LEAVING NEVERLAND (PART 1): Shocking, vivid, detailed, disturbing, lengthly accounts of *alleged* sexual abuse by pop superstar #MichaelJackson on underage minors — 2 of them now grown up & interviewed extensively. Similar seductive patterns w/ both families. #Sundance pic.twitter.com/vakXMTjbTR— Scott Mantz (@MovieMantz) January 25, 2019
Director Dan Reed previously said in a statement, per HBO, that he believes, "anyone who watches this film will see and feel the emotional toll on the men and their families and will appreciate the strength it takes to confront long-held secrets."
Jackson's estate issued a long statement dismissing the accusations in the documentary and attacking the characters of the two accusers as well as the film's director, per the Los Angeles Times.
In its entirety, the statement reads:
"Leaving Neverland isn’t a documentary, it is the kind of tabloid character assassination Michael Jackson endured in life, and now in death. The film takes uncorroborated allegations that supposedly happened 20 years ago and treats them as fact. These claims were the basis of lawsuits filed by these two admitted liars which were ultimately dismissed by a judge. The two accusers testified under oath that these events never occurred. They have provided no independent evidence and absolutely no proof in support of their accusations, which means the entire film hinges solely on the word of two perjurers.
Tellingly, the director admitted at the Sundance Film Festival that he limited his interviews only to these accusers and their families. In doing so, he intentionally avoided interviewing numerous people over the years who spent significant time with Michael Jackson and have unambiguously stated that he treated children with respect and did nothing hurtful to them. By choosing not to include any of these independent voices who might challenge the narrative that he was determined to sell, the director neglected fact checking so he could craft a narrative so blatantly one-sided that viewers never get anything close to a balanced portrait.
For 20 years Wade Robson denied in court and in numerous interviews, including after Michael passed, that he was a victim and stated he was grateful for everything Michael had done for him. His family benefited from Michael’s kindness, generosity and career support up until Michael’s death. Conveniently left out of “Leaving Neverland” was the fact that when Robson was denied a role in a Michael Jackson themed Cirque du Soleil production, his assault allegations suddenly emerged.

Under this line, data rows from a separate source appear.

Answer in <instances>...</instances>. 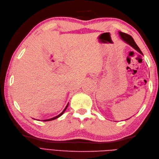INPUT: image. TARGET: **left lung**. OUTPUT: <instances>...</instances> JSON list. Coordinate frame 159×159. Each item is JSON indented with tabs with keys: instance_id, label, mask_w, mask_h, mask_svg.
<instances>
[{
	"instance_id": "8db88e82",
	"label": "left lung",
	"mask_w": 159,
	"mask_h": 159,
	"mask_svg": "<svg viewBox=\"0 0 159 159\" xmlns=\"http://www.w3.org/2000/svg\"><path fill=\"white\" fill-rule=\"evenodd\" d=\"M118 33H119V35L120 36V38L122 39L125 43H128V45H130L131 47H133L134 50H136L138 52H139L140 54H141V55H143L142 52L141 51V50L137 45V43H135V42H134V40L130 35H128L126 33H124L121 31H119Z\"/></svg>"
}]
</instances>
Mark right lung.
<instances>
[{
    "label": "right lung",
    "mask_w": 159,
    "mask_h": 159,
    "mask_svg": "<svg viewBox=\"0 0 159 159\" xmlns=\"http://www.w3.org/2000/svg\"><path fill=\"white\" fill-rule=\"evenodd\" d=\"M68 104H69V103H67V106L66 107V108L65 109H64V110L62 111L61 113L59 115H58V116H56V117H52V118H50V119H48V120H42V121H51V120H55V119H57V118H58V117H59L60 116H61L63 114V113L65 112V111L67 109V107H68Z\"/></svg>",
    "instance_id": "add662e5"
}]
</instances>
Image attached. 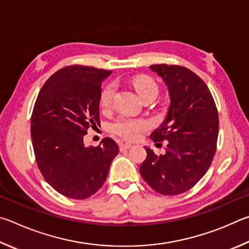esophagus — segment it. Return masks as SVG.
<instances>
[{"instance_id": "esophagus-1", "label": "esophagus", "mask_w": 249, "mask_h": 249, "mask_svg": "<svg viewBox=\"0 0 249 249\" xmlns=\"http://www.w3.org/2000/svg\"><path fill=\"white\" fill-rule=\"evenodd\" d=\"M132 145L130 144V143H120L119 144V147H120V151H125V150H129L130 147H131Z\"/></svg>"}]
</instances>
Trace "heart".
<instances>
[{
    "label": "heart",
    "mask_w": 249,
    "mask_h": 249,
    "mask_svg": "<svg viewBox=\"0 0 249 249\" xmlns=\"http://www.w3.org/2000/svg\"><path fill=\"white\" fill-rule=\"evenodd\" d=\"M132 84L142 99L150 94L158 95V85L149 76L138 75L133 77ZM112 95L113 86L108 85L105 87L102 91V95H100V106L107 107L111 102ZM147 128H149V124L144 120L130 119V118L124 117L118 118L116 121H113L110 124L111 132L127 139V140H136V139L140 137L141 132L144 131Z\"/></svg>",
    "instance_id": "obj_1"
}]
</instances>
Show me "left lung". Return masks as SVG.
I'll list each match as a JSON object with an SVG mask.
<instances>
[{"instance_id": "obj_1", "label": "left lung", "mask_w": 249, "mask_h": 249, "mask_svg": "<svg viewBox=\"0 0 249 249\" xmlns=\"http://www.w3.org/2000/svg\"><path fill=\"white\" fill-rule=\"evenodd\" d=\"M150 69L163 78L171 100L164 121L150 138L168 143L164 155L145 146L140 174L159 194L175 196L193 188L210 167L216 151L219 115L206 83L189 69L167 64Z\"/></svg>"}]
</instances>
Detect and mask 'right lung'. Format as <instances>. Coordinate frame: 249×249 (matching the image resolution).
<instances>
[{
	"label": "right lung",
	"instance_id": "obj_1",
	"mask_svg": "<svg viewBox=\"0 0 249 249\" xmlns=\"http://www.w3.org/2000/svg\"><path fill=\"white\" fill-rule=\"evenodd\" d=\"M111 71L72 65L56 71L42 86L32 115V140L43 178L59 194L86 199L106 180L119 146L105 138L84 144L89 128L100 124L102 83Z\"/></svg>",
	"mask_w": 249,
	"mask_h": 249
}]
</instances>
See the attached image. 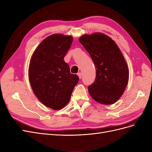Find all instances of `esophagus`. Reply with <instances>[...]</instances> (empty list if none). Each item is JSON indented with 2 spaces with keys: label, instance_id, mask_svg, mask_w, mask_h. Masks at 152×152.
I'll use <instances>...</instances> for the list:
<instances>
[{
  "label": "esophagus",
  "instance_id": "1",
  "mask_svg": "<svg viewBox=\"0 0 152 152\" xmlns=\"http://www.w3.org/2000/svg\"><path fill=\"white\" fill-rule=\"evenodd\" d=\"M77 75H78V76H79V79H81V78H82V73L79 72V73H77Z\"/></svg>",
  "mask_w": 152,
  "mask_h": 152
}]
</instances>
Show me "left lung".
Returning a JSON list of instances; mask_svg holds the SVG:
<instances>
[{
  "label": "left lung",
  "instance_id": "8db88e82",
  "mask_svg": "<svg viewBox=\"0 0 152 152\" xmlns=\"http://www.w3.org/2000/svg\"><path fill=\"white\" fill-rule=\"evenodd\" d=\"M79 42L90 54L96 68V79L88 87L92 98L103 104L115 103L129 80L128 67L120 49L110 37L102 33L84 35Z\"/></svg>",
  "mask_w": 152,
  "mask_h": 152
}]
</instances>
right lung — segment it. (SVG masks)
I'll return each instance as SVG.
<instances>
[{
	"label": "right lung",
	"mask_w": 152,
	"mask_h": 152,
	"mask_svg": "<svg viewBox=\"0 0 152 152\" xmlns=\"http://www.w3.org/2000/svg\"><path fill=\"white\" fill-rule=\"evenodd\" d=\"M72 41V36L50 35L39 45L30 60L28 77L32 90L45 106L54 110L65 107L79 80L77 75L70 73L64 61Z\"/></svg>",
	"instance_id": "1"
}]
</instances>
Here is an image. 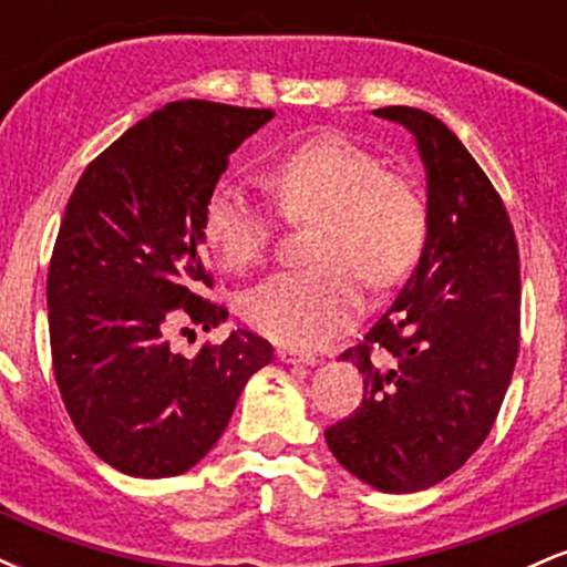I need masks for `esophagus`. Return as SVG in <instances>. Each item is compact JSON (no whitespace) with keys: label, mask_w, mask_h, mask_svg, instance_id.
<instances>
[{"label":"esophagus","mask_w":567,"mask_h":567,"mask_svg":"<svg viewBox=\"0 0 567 567\" xmlns=\"http://www.w3.org/2000/svg\"><path fill=\"white\" fill-rule=\"evenodd\" d=\"M277 357L282 362H292V365H315V362H317V357L309 354V351H298V349H290V347L277 349Z\"/></svg>","instance_id":"obj_1"}]
</instances>
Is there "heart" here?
<instances>
[{
    "mask_svg": "<svg viewBox=\"0 0 567 567\" xmlns=\"http://www.w3.org/2000/svg\"><path fill=\"white\" fill-rule=\"evenodd\" d=\"M277 210L288 220H315L309 269L279 271L243 298V317L285 347L333 341L360 317L365 277L392 288L424 252L429 207L408 175L383 171L362 143L322 133L298 143L261 171ZM202 239L229 271H247L271 245L264 207L220 184L205 202Z\"/></svg>",
    "mask_w": 567,
    "mask_h": 567,
    "instance_id": "heart-1",
    "label": "heart"
}]
</instances>
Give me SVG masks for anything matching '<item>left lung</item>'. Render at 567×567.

We are extremely sympathetic to any legitimate victim of child abuse. This film, however, does those victims a disservice. Because despite all the disingenuous denials made that this is not about money, it has always been about money – millions of dollars -- dating back to 2013 when both Wade Robson and James Safechuck, who share the same law firm, launched their unsuccessful claims against Michael’s Estate. Now that Michael is no longer here to defend himself, Robson, Safechuck and their lawyers continue their efforts to achieve notoriety and a payday by smearing him with the same allegations a jury found him innocent of when he was alive.
– The Estate of Michael Jackson"
Leaving Neverland is slated to air on HBO and the UK's Channel 4 in the spring.